Simulation of null model: amplitude-modulated autocoherent oscillator from LFP data. A, Power of stimulated LFP data at frequencies significantly elevated from the spontaneous activity (green); power spectrum of the simulated amplitude-modulated ACO is a symmetric power spectrum fitted to the LFP data (black). B, Phase spectrum of simulated amplitude-modulated ACO. C, Simulated amplitude-modulated ACO signal, A(t), generated by the inverse Fourier transform of the spectra in A (black) and B. D, Power spectra of spontaneous activity of LFP data (black), stimulated LFP data (blue), and simulated null model: simulated amplitude-modulated ACO added to simulated spontaneous activity (green). E, Voltage time series of LFP data.
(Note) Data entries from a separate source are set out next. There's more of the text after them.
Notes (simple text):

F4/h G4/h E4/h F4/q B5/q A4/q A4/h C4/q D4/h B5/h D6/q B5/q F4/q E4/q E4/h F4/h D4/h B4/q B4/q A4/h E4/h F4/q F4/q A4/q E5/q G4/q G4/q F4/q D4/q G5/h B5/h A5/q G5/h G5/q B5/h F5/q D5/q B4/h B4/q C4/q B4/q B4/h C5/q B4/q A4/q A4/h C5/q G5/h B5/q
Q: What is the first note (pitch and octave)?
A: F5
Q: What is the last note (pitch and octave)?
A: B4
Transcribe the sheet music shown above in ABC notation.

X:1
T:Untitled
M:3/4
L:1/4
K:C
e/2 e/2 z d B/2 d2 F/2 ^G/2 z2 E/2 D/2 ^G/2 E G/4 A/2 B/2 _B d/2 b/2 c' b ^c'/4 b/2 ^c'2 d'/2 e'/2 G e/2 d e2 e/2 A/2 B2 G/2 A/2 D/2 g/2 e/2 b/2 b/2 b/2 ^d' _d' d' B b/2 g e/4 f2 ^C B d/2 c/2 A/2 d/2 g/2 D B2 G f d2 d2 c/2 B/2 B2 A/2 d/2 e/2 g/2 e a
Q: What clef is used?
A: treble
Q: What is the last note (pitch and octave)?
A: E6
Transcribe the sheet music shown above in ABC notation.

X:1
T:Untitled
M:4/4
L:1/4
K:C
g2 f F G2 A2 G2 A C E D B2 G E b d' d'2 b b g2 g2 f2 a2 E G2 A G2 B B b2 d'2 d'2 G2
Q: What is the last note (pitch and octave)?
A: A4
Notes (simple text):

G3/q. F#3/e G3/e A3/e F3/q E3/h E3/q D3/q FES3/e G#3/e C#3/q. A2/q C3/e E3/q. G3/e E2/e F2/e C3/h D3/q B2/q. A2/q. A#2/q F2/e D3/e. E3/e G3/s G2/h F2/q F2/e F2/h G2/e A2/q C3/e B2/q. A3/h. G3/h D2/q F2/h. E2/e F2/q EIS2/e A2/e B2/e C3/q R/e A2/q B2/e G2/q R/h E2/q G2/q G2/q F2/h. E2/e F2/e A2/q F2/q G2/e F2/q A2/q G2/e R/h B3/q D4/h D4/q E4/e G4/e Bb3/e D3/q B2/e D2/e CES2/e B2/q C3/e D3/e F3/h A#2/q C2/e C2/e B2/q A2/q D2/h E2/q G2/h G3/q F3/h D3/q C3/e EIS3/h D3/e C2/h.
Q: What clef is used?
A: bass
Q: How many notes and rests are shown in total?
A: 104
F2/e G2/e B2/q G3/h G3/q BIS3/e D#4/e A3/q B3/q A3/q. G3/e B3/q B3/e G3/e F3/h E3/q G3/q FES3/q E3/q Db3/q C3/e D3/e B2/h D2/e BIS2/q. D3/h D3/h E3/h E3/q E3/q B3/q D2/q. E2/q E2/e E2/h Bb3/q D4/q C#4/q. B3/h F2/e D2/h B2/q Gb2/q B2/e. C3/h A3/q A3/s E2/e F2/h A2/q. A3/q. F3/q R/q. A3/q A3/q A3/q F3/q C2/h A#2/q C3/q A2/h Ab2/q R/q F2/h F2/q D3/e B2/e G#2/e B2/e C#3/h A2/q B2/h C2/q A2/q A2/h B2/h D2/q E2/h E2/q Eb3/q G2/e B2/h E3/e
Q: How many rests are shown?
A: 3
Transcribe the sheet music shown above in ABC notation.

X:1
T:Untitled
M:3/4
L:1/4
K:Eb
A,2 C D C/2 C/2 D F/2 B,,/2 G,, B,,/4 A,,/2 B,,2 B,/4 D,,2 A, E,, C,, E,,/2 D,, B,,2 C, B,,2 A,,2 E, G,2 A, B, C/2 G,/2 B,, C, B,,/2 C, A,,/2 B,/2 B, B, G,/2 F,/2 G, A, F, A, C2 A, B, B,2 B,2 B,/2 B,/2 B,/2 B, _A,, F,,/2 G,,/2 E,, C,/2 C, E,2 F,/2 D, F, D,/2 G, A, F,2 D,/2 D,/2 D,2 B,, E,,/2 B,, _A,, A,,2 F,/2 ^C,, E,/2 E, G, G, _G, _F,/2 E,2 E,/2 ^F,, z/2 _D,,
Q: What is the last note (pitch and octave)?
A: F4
F, Voltage time series of simulated null model: simulated amplitude-modulated ACO added to simulated spontaneous activity. G, Spectrogram of E. H, Spectrogram of F. I, Phase portrait of LFP data (subplot E) at the estimated carrier frequency. J, Phase portrait of simulated null model (subplot F) at the estimated carrier frequency.

Figure 8.

Statistical test of null hypothesis II: amplitude-modulated autocoherent oscillator (ACO). Circular variances of the data with standard errors at the estimated carrier frequencies (red), and 99th percentile of the CV PDF of the simulated amplitude-modulated ACO null model (black).

Figure 9.

A, Time course of a 3 s EEG recording exhibiting an autocoherent oscillation at 11 Hz (black), and fitted autocoherent alpha oscillation (green). B, Phase portrait at 11 Hz of the EEG recording plotted in A (blue), and mean phase of the 11 Hz trajectory (black arrow). C, Power spectrum of EEG recording plotted in A.

Figure 10.

Output of the numerical simulation of a model network of 10 inhibitory neurons connected all-to-all. A, Population average voltage time course convolved with an inhibitory synaptic conductance kernel. B, Phase portrait and circular variance at 42 Hz of the time course plotted in A.